Interruptions are a natural occurrence that can take place during any conversation. However, it is observed that women are interrupted 2.6 times more than they interrupt. This is even more common in workplaces where women are unnecessarily talked over as an exhibition of male dominance. This phenomenon is called manterruption, and in this article, we will discuss the various steps one needs to take to deal with this issue.
What Is Manterruption?
The term was coined in 2015 when Time columnist Jessica Bennett tried to describe how women were unnecessarily interrupted by men. According to a 2019 study, interruptions at work were the biggest challenge faced by on-site workers during hybrid meetings. Nearly 61% of them complained of either being talked over or being interrupted. For remote workers, the same numbers go up to 67%. Hence, men interrupting women is a severe problem that must be taken up soon.

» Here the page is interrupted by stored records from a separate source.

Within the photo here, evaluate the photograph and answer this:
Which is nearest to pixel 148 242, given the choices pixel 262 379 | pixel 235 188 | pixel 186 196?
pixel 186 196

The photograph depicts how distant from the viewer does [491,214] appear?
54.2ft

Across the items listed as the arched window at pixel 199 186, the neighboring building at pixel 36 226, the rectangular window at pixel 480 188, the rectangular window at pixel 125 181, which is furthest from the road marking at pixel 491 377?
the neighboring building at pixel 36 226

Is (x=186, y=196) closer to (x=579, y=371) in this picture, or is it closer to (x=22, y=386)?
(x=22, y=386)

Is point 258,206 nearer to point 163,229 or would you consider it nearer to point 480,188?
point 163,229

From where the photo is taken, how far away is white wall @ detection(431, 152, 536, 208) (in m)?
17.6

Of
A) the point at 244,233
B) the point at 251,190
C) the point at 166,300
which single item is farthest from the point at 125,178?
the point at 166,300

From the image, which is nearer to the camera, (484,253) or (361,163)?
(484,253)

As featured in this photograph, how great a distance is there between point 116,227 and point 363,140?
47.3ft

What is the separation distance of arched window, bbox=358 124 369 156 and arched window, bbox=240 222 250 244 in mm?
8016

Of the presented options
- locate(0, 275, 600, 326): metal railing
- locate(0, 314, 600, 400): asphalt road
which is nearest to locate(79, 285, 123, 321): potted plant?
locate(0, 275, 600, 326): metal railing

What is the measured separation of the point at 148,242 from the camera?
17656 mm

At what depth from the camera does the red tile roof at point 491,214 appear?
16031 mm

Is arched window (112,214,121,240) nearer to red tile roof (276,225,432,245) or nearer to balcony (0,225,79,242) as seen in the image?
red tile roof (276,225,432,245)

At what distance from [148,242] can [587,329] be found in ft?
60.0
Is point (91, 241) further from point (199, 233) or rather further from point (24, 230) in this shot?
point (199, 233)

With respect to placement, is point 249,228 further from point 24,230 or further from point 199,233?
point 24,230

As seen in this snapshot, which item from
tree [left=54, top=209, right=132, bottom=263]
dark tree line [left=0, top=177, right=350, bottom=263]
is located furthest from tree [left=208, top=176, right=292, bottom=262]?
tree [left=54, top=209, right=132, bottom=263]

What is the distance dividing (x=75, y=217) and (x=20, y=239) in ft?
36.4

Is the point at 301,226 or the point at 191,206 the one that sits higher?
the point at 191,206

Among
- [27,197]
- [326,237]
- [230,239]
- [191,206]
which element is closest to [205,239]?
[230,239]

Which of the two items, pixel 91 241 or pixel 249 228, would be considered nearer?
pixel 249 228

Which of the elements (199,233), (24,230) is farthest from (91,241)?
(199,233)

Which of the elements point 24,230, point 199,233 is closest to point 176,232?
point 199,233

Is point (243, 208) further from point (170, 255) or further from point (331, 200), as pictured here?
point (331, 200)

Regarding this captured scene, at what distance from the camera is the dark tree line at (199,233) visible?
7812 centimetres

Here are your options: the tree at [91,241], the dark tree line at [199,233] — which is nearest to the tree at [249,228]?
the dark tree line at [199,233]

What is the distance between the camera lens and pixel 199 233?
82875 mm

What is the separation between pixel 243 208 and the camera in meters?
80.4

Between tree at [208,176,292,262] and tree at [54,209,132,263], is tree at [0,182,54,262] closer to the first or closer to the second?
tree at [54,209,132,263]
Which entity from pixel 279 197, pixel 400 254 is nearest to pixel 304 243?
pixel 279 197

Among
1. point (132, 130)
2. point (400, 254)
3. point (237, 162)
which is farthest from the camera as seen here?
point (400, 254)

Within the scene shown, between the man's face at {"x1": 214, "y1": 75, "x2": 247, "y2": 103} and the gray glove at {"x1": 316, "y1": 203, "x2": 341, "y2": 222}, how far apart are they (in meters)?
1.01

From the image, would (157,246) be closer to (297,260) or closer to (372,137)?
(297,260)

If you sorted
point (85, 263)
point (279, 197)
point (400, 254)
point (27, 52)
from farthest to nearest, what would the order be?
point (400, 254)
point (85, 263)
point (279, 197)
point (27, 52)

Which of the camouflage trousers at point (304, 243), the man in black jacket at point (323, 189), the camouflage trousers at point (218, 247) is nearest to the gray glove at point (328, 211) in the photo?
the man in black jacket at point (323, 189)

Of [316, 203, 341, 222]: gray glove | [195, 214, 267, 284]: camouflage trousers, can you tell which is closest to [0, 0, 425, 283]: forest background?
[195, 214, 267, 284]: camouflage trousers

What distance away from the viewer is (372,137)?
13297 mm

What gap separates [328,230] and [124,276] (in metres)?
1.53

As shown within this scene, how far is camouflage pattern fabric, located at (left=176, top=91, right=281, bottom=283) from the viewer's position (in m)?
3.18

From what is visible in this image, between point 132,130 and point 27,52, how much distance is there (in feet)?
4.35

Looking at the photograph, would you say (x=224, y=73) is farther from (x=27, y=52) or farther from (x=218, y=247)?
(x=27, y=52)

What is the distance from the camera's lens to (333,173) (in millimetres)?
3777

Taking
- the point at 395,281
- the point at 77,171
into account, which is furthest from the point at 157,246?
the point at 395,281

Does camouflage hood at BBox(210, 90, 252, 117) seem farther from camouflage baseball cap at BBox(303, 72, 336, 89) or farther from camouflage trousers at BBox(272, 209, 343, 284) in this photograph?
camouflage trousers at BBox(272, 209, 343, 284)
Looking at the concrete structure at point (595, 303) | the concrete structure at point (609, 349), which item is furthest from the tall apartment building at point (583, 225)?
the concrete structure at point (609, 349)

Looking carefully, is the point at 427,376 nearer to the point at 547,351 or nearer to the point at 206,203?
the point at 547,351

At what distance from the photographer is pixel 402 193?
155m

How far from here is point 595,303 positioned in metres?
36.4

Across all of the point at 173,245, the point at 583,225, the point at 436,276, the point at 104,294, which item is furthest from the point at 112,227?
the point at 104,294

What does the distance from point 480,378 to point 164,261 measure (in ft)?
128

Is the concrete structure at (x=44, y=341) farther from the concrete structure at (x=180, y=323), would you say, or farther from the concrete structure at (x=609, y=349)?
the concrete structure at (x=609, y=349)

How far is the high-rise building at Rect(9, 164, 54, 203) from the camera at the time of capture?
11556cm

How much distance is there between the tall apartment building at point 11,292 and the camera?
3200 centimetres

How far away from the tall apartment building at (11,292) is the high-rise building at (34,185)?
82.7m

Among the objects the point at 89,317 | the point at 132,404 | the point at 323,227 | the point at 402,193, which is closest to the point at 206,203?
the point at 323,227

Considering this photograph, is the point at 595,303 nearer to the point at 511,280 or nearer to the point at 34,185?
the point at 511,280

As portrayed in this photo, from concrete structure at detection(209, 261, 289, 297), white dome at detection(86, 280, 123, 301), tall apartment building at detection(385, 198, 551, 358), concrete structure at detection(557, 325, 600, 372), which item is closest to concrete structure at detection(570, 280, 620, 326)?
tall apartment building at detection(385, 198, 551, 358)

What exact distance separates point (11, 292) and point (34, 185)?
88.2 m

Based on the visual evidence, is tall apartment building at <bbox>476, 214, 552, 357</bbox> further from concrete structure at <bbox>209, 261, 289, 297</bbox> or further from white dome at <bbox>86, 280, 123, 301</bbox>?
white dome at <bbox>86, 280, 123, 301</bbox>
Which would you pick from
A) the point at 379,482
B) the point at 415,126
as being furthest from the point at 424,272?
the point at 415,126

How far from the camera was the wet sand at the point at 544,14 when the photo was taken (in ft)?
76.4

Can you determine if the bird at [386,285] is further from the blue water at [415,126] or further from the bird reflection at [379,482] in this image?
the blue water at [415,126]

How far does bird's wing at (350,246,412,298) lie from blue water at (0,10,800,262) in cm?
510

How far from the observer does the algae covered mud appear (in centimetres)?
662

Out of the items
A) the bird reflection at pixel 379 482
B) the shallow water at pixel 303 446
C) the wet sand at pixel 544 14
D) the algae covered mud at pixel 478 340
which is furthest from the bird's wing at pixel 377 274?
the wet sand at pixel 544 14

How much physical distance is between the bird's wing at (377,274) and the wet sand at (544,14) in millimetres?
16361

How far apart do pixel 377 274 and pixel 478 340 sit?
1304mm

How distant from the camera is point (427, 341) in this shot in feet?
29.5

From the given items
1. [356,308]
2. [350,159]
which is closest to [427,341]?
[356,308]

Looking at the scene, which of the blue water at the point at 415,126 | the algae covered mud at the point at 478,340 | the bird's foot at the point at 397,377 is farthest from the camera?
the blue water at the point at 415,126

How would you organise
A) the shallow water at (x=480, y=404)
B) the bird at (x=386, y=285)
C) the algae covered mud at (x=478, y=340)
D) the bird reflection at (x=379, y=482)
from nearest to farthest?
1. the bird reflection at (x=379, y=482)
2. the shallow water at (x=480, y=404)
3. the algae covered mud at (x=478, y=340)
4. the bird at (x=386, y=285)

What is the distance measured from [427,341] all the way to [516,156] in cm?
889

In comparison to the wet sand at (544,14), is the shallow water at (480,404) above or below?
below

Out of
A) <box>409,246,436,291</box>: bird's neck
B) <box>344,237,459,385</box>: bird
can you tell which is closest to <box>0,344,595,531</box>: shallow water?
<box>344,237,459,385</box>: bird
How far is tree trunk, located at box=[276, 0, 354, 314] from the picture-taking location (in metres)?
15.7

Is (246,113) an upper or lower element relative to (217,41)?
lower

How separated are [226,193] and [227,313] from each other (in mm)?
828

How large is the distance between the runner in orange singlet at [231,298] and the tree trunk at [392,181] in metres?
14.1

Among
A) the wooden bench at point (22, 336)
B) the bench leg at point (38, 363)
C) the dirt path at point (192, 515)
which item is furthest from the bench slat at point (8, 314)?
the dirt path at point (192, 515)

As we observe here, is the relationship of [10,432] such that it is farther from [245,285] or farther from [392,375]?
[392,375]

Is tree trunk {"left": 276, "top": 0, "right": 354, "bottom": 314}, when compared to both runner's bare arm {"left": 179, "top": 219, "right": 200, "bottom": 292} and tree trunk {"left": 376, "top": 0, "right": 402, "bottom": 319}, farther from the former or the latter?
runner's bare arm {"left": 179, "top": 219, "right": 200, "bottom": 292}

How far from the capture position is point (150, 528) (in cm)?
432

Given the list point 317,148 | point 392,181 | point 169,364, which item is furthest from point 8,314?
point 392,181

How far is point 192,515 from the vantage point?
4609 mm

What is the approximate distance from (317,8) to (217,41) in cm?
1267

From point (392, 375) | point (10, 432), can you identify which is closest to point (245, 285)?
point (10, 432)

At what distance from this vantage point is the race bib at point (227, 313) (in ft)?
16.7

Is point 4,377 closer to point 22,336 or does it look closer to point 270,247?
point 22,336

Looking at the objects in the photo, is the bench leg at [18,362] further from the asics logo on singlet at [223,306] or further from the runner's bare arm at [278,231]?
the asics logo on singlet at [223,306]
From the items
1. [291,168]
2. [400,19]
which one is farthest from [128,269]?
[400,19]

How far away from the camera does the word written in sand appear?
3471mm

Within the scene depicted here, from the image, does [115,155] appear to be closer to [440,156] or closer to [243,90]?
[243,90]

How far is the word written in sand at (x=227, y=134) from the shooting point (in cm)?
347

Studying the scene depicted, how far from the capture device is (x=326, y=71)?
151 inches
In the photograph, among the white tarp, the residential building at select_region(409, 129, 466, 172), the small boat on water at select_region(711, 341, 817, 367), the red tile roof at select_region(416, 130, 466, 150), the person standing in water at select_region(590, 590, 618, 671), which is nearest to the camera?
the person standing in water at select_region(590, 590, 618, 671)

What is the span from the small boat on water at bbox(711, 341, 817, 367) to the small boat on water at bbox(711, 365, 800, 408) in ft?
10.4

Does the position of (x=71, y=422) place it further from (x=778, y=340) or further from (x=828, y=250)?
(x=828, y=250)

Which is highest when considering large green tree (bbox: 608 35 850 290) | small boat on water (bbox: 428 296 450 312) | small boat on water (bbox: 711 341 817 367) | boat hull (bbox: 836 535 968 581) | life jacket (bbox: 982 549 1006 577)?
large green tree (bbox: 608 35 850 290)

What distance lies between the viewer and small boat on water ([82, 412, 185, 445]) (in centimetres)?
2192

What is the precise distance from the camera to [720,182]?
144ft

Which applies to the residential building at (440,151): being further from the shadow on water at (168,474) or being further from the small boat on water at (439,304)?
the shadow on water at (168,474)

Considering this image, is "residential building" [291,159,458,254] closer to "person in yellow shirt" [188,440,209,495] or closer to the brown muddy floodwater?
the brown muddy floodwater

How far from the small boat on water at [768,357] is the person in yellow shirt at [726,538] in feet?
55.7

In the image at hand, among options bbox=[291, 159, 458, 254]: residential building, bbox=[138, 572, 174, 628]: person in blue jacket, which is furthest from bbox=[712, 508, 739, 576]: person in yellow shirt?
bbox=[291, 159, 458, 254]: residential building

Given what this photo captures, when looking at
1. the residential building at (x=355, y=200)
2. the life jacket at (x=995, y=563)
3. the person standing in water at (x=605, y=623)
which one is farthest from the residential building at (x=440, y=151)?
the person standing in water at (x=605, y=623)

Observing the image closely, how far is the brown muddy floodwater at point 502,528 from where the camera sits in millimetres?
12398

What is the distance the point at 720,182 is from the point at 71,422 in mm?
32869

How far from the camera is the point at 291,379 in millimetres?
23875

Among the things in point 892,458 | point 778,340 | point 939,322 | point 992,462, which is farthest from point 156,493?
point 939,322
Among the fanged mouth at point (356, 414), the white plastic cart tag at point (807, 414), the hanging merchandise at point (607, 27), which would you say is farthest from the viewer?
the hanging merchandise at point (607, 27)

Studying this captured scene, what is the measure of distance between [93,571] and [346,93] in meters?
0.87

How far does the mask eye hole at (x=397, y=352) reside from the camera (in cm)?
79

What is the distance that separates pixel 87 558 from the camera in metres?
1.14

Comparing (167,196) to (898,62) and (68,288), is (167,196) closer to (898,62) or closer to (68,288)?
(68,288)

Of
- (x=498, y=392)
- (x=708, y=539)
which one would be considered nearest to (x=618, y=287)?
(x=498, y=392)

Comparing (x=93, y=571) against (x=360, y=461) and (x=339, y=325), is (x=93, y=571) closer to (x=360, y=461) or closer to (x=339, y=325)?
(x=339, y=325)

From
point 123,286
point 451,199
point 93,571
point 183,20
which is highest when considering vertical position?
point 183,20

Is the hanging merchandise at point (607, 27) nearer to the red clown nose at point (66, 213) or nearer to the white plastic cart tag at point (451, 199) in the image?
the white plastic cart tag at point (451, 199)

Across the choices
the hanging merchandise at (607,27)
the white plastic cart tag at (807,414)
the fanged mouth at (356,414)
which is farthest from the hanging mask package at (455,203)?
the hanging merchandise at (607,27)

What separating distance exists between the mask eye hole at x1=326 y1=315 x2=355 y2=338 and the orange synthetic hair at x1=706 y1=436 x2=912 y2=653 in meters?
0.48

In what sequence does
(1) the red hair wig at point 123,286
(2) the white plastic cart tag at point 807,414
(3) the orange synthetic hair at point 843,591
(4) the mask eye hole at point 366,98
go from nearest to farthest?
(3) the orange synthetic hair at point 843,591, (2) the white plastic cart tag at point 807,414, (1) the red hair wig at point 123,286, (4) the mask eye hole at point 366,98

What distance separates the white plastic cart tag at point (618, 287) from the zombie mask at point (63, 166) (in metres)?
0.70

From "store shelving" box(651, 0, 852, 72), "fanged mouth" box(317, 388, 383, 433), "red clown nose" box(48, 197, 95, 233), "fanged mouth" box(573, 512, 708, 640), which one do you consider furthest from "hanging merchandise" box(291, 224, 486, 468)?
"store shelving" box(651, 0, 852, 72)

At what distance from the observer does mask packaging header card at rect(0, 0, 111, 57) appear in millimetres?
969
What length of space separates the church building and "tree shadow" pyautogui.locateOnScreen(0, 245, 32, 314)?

How To Deal with Interruptions
Now that you are familiar with the concept of manterruption, you can easily find it around you. While interruptions at work are very common, you must also be concerned about how to deal with them. Let us look at a few simple steps.
Take Notice
Just being aware of any persistent issue will not solve it. It is also important to take note of when and where this pattern occurs in your daily life. Initially, you may have found it as a microaggression that upset you, but it was not terrible. However, once you start keeping track, it becomes much more perceivable. Therefore, you must keep a tally of it somewhere in your workplace and your home.
Improve Your Listening Skills
While you may choose to stay silent on this issue, perpetuating it yourself is even worse. Therefore, improve your listening skills, practice empathy, and most importantly, never interrupt others. You can practice the three-second method, where you leave three seconds of silence before reacting to any information. You must also not deprive others of listening to someone else. Finally, you must understand the fact that your need to express yourself is just as important as the other person’s need to be heard.
Have Agendas for Meeting
If your meeting is structured, it is less likely to experience unwanted interruptions. You must define the purpose of the meeting, its leaders, and its outcomes. This makes it very clear about the people who need to speak and why. A simple, informal agenda can also reduce interruptions if the meetings are freeform brainstorming sessions.
Look For Male Allies
If there is a manterrupter in your workplace, you could easily seek the help of a trusted male ally. Brief him about the issue and find out if he's willing to help you or take note of the problem. If a man points out the issue, it can prevent the manterrupter from causing unnecessary interruptions at work. It also becomes less likely that there will be any future interruptions.
Use Strong Body Language
Exhibiting strong body language while speaking can also help women at work. If you are in a seated position, try to put your hands on the table in a manner that they are visible. Also, try and lean in while speaking. You will also come across as powerful if you pause before interrupting others. If you are standing, try to place your feet as wide as your shoulders and use your hands to make gestures.
Take Turns
During meetings, if the leader asks other people to present their opinions, there are fewer chances of men interrupting women. Therefore, taking turns provides complete clarity about who should be speaking and who needs to wait for their turn. Hence, when leading a meeting, try to make this a habit. In case others are leading, you can raise a question early on to know and inform others about the modus operandi.
Assert Your Right to Speak
You must be assertive whenever you find such interruptions at work or men interrupting women. Try to stand your ground while confronting a manterrupter. You are well within your right to speak up if you are cut off. Be polite but firm in your approach and ask the other person to wait until you have presented your point.
Be Persistent
Women at work must be persistent when it comes to dealing with manterruption. If you find yourself cut off, you need to out-talk the interrupter or jump back at the next pause during the conversation. You must clarify that you will keep repeating yourself unless your voice is heard.
Have a Private Conversation
In some situations, speaking up or protesting at the moment can backfire. Therefore, you can also pull the interrupter aside and make them aware of this habit in private. If they are clueless about it, you can help them overcome it.
Be aware of such manterruptions in public as well as private life. Women at work are often accustomed to men interrupting women. But if you find yourself constantly being interrupted, it is time to do something about it.